Als problematisch muss angesehen werden, dass man sich nicht alleine auf die eigentliche Ebroüberschreitung Hannibals konzentrieren kann, da durch die vorliegenden Quellen glaub­haft gemacht werden soll, dass bereits Hannibals Einnahme von Sagunt den casus belli her­aufbeschwor.[5] Daher müssen zunächst einmal die Geschehnisse um die Eroberung Sagunts, einschließlich der römischen Reaktion diesbezüglich, näher untersucht werden, damit im An­schluss festgestellt werden kann, welche Rolle dem Ebrovertrag in der Kriegsschuldfrage des Zweiten Punischen Krieges beigemessen werden muss.

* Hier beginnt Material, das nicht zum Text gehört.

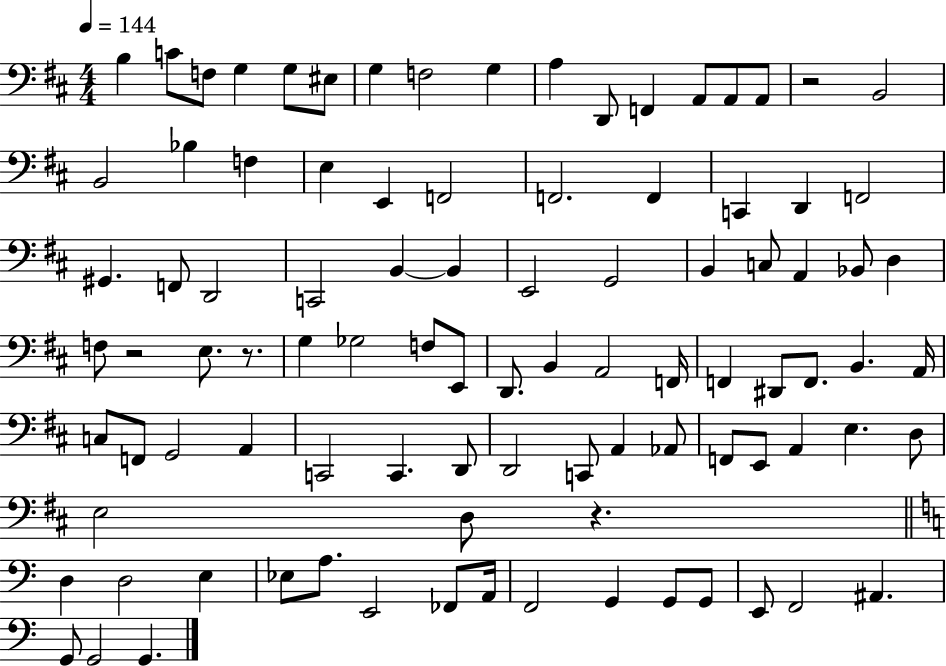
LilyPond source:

{
  \clef bass
  \numericTimeSignature
  \time 4/4
  \key d \major
  \tempo 4 = 144
  b4 c'8 f8 g4 g8 eis8 | g4 f2 g4 | a4 d,8 f,4 a,8 a,8 a,8 | r2 b,2 | \break b,2 bes4 f4 | e4 e,4 f,2 | f,2. f,4 | c,4 d,4 f,2 | \break gis,4. f,8 d,2 | c,2 b,4~~ b,4 | e,2 g,2 | b,4 c8 a,4 bes,8 d4 | \break f8 r2 e8. r8. | g4 ges2 f8 e,8 | d,8. b,4 a,2 f,16 | f,4 dis,8 f,8. b,4. a,16 | \break c8 f,8 g,2 a,4 | c,2 c,4. d,8 | d,2 c,8 a,4 aes,8 | f,8 e,8 a,4 e4. d8 | \break e2 d8 r4. | \bar "||" \break \key a \minor d4 d2 e4 | ees8 a8. e,2 fes,8 a,16 | f,2 g,4 g,8 g,8 | e,8 f,2 ais,4. | \break g,8 g,2 g,4. | \bar "|."
}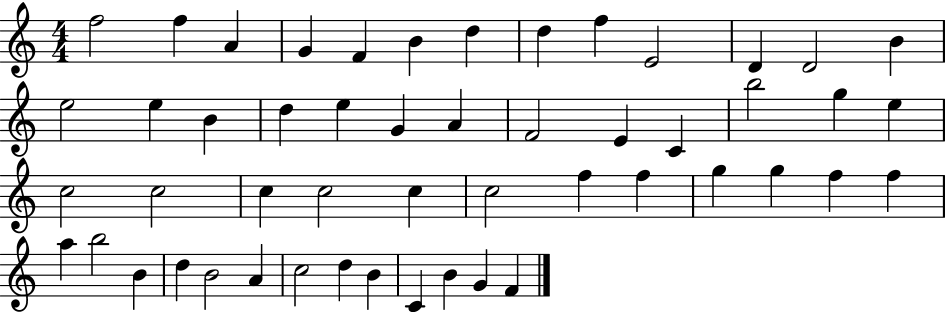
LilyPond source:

{
  \clef treble
  \numericTimeSignature
  \time 4/4
  \key c \major
  f''2 f''4 a'4 | g'4 f'4 b'4 d''4 | d''4 f''4 e'2 | d'4 d'2 b'4 | \break e''2 e''4 b'4 | d''4 e''4 g'4 a'4 | f'2 e'4 c'4 | b''2 g''4 e''4 | \break c''2 c''2 | c''4 c''2 c''4 | c''2 f''4 f''4 | g''4 g''4 f''4 f''4 | \break a''4 b''2 b'4 | d''4 b'2 a'4 | c''2 d''4 b'4 | c'4 b'4 g'4 f'4 | \break \bar "|."
}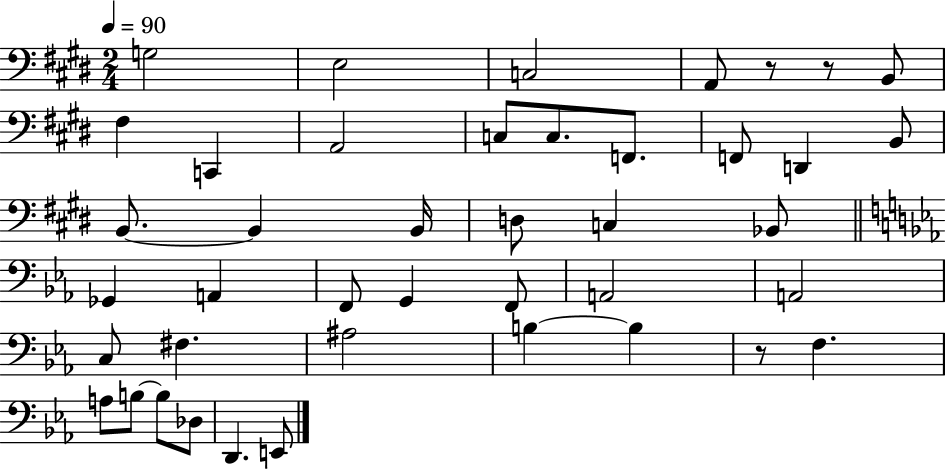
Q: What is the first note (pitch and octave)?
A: G3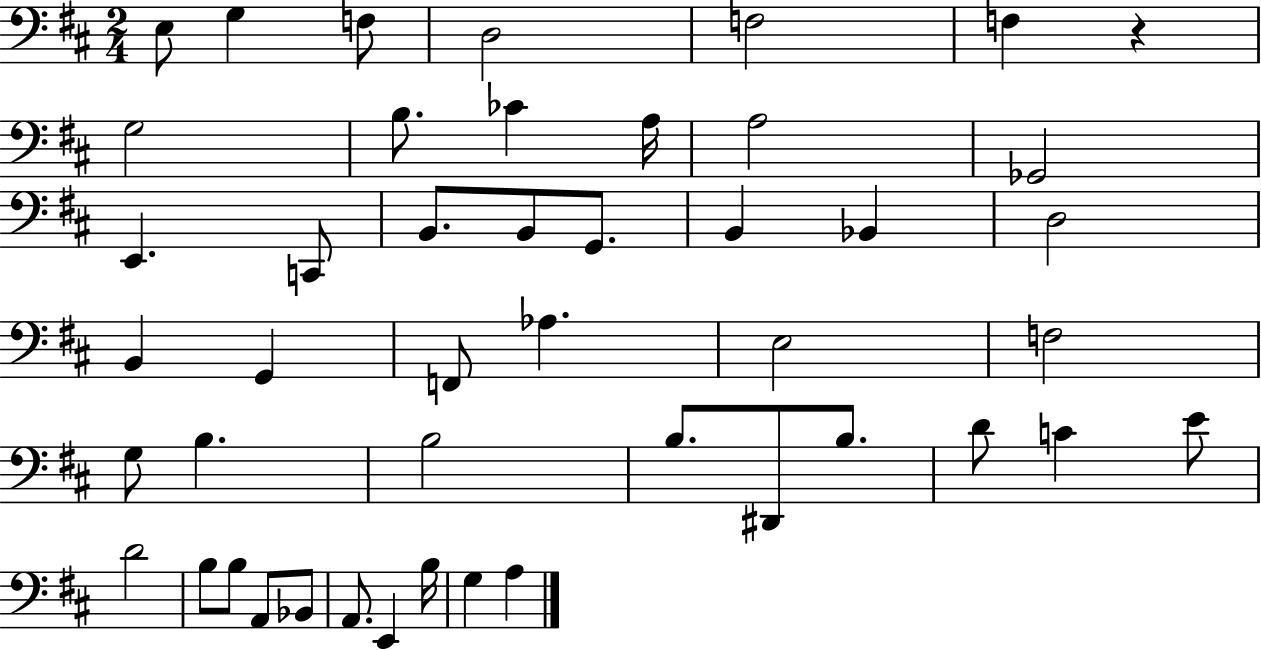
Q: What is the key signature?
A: D major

Die politische Neuorientierung Karthagos

Nachdem Karthago durch den Ersten Punischen Krieg 264-241, dem Söldneraufstand auf Sar­dinien und dem Libyschen Krieg 237 äußerst geschwächt war, machte man sich in Karthago an die Frage nach der zukünftigen politischen Zielsetzung bzw. Vorgehensweise. Auf der einen Seite bestand für Karthago die Option, auf weitere Bestrebungen des Ausbaus einer Großmachtstellung im westlichen Mittelmeerraum zu verzichten und sich ausschließlich auf die Herrschaft über die nordafrikanischen Nachbarstämme zu beschränken oder eine Poli­tik der Stärke zu verfolgen und neue Ressourcen zu erschließen, die nicht nur dazu notwendig waren, um die römischen Ansprüche nach dem Ersten Punischen Krieg und dem Söldnerauf­stand auf Sardinien zu begleichen, sondern auch dazu dienen sollten, ein neues Absatzgebiet für karthagische Exportwaren zu etablieren.[6] Man einigte sich in Karthago darauf, eine Politik der Stärke zu verfolgen, und entsendete 237 v.Chr. Truppen nach Iberien.[7]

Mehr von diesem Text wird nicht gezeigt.